Ja das mit der HDD kann ich bestätigen.
Das Booten wurde sichtlich langsamer je länger der PC bei mir draußen stand, bis er sich letztenendes gar nicht mehr Booten ließ.
Nach dem Aufwärmen lief sie wieder.
Die Lüfter liefen auch nicht mehr alle so "rund" bei etwa -10°C.


----------



## .marius. (7. Oktober 2013)

Hallo zusammen,

Stimmt es das SSD`s bei minustemperaturen auch probleme machen? will mein Benchtable bald auch mal rausstellen.
Ich verwende ne wakü, und wollt mal wissen ob man  hierbei den Sockel auch  schon isolieren sollte ähnlich wie bei dice oder LN2?(cpu: 2600k) 
Will erstmal nur 2D benchen Cinebench etc.

Mfg. Marius


----------



## Incredible Alk (7. Oktober 2013)

.marius. schrieb:


> Stimmt es das SSD`s bei minustemperaturen auch probleme machen?


 
Nein, machen sie nicht wenns nicht extrem kalt wird. die meisten SSDs sind für Umgebungstemperaturen zwischen 0°C und 60°C spezifiziert, Lagertemperaturen gehen oft bis unter -50°C und über 90°C (Beispiel).
Da hier immer noch Sicherheiten mit eingerechnet sind wird eine SSD auch bei -10°C höchstwahrscheinlich keinerlei Probleme haben. Es gibt ja auch nichts in der SSD was kritisch auf Kälte reagieren könnte, Mechanik ist ja keine vorhanden. Und bis Flash-Speicher oder ein ARM-Prozessor nicht mehr mitmachen bedarf es vermutlich weit kälterer Umgebungen als man so in unseren Breiten draußen vorfindet.


----------



## s-c-a-r-e-c-r-o-w (7. Oktober 2013)

Wie Incredible Alk schon erklärt hat: SSDs sind bei niedrigen Temperaturen nicht so zimperlich wie HDDs - kann ich aufgrund meiner eigenen Versuche mit Winter-OC bestätigen


----------



## .marius. (7. Oktober 2013)

Danke an euch beide

@s-c-a-r-e-c-r-o-w was hast du denn mal  openair gebench? wenn man fragen darf^^ und gabst probleme mit Kondenswasser am Sockel?


mfg Marius


----------



## True Monkey (7. Oktober 2013)

Wenn ihr schon unbedingt bei Minusggrade draußen benchen wollt und ihr Angst vor Kondenswasser habt......
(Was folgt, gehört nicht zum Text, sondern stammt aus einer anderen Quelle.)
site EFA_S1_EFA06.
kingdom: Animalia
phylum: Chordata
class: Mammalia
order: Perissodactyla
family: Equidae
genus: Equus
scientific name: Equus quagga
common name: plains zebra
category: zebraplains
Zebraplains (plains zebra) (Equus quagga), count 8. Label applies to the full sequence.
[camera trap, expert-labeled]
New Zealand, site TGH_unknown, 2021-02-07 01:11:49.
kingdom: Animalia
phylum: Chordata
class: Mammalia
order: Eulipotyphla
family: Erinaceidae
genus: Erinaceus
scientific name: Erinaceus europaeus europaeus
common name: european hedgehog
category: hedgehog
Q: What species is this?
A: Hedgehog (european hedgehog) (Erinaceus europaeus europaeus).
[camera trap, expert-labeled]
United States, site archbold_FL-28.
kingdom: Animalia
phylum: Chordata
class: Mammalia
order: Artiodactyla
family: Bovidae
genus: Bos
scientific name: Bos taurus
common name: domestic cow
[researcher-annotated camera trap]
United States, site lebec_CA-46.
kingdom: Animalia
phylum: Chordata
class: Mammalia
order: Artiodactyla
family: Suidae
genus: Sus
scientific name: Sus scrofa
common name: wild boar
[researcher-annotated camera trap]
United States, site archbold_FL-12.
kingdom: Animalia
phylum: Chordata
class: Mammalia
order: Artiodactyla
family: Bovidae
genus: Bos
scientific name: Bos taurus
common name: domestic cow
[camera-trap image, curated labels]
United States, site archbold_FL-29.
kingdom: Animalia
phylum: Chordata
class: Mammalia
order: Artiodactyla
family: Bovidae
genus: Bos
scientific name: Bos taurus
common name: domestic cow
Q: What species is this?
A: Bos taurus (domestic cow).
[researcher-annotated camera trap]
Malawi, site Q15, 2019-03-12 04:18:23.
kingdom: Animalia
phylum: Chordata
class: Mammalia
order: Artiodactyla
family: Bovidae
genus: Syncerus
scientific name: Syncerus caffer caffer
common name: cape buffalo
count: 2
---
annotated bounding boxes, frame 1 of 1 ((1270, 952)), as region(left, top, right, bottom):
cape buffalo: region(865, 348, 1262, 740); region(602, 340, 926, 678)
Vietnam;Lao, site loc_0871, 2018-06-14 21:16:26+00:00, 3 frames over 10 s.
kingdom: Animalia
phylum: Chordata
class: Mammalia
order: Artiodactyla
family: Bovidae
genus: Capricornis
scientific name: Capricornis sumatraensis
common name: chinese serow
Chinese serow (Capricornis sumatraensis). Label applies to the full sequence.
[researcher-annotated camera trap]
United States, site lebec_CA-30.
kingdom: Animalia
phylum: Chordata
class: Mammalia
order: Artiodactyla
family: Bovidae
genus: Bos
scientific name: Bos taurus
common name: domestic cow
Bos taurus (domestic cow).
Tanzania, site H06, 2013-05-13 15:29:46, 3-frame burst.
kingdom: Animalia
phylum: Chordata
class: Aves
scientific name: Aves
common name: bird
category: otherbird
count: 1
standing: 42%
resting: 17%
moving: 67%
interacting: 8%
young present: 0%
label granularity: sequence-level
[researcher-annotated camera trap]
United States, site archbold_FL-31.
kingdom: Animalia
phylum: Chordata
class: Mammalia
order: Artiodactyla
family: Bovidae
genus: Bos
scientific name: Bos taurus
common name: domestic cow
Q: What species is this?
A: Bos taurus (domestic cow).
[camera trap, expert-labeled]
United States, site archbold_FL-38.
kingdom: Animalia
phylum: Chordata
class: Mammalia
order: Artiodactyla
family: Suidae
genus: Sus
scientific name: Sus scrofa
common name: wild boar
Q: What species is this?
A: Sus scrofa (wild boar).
Conrad Electronic Kundenbewertung

Wenn ihr das ausreichend dick aufs Board pinselt könnt ihr das später rückstandslos wie eine folie wieder abziehen.
So könntet ihr sogar Wasser aufs Board kippen und es passiert nahezu nichts 

Mal ein bsp .....das Board ist zwei minuten zuvor noch gelaufen 




			Dieser Inhalt steht nur eingeloggten Mitgliedern zur Verfügung.


----------



## .marius. (7. Oktober 2013)

Liquid tape wollte ich erst kaufen wenn ich mein Dice Pot fertig habe (komm da grand net weiter)  würde es für  den anfang auch Knetgummi tun?


----------



## True Monkey (7. Oktober 2013)

Geht auch ...ich persönlich mag es aber nicht 

http://www.amazon.de/s/?ie=UTF8&key...vptwo=&hvqmt=e&hvdev=c&ref=pd_sl_22dj4uza55_e


----------



## .marius. (7. Oktober 2013)

Genau den Knetgummi hab ich schon gesehen, armaflex hab ich auch schon da
Aber jetzt wieder zurück zum Openair benchen


----------



## ruyven_macaran (7. Oktober 2013)

Ihr könnt die Hardware auch draußen aufwärmen (Fön oder einfach in einer geschlossenen Kiste heizen lassen), bevor ihr sie reinholt. Dann gibts auch kein Kondenswasser - das ist ja gerade das schöne, wenn man nicht unter Umgebungstemperatur kühlen muss, weil die Umgebung arsch kalt ist.


----------



## .marius. (7. Oktober 2013)

ruyven_macaran schrieb:


> Ihr könnt die Hardware auch draußen aufwärmen (Fön oder einfach in einer geschlossenen Kiste heizen lassen), bevor ihr sie reinholt. Dann gibts auch kein Kondenswasser - das ist ja gerade das schöne, wenn man nicht unter Umgebungstemperatur kühlen muss, weil die Umgebung arsch kalt ist.



Hmmm das klingt gut das werd ich auf jedenfall mal testen, Danke.


----------



## .marius. (18. Dezember 2013)

Abend 


so bin jetzt mal dazu gekommen meinen rechner raus zu stellen, hatte so ca 6-7C.


Die Graka (7970@wakü) hatte im idle ca 10C hab damit Unigine Valley gebencht.
mit 1,4V auf der Gpu max. temperatur 23C



			Dieser Inhalt steht nur eingeloggten Mitgliedern zur Verfügung.
        





			Dieser Inhalt steht nur eingeloggten Mitgliedern zur Verfügung.
        

indoore hab ich maximal ca.1360MHz auf der Gpu ereicht, der Speicher hab ich nich höher bekommen schade.

Mal nen Bild 



			Dieser Inhalt steht nur eingeloggten Mitgliedern zur Verfügung.
        



Hab den Pc danach rein gestell (in die nähe der tür)  aber die tür noch offen gelassen das der Pc sich langsam aufwärmen kan und es hat funktioniert nicht ist beschlagen oder so, aber war ja auch noch nicht sooo kalt^^.

Mfg Marius


----------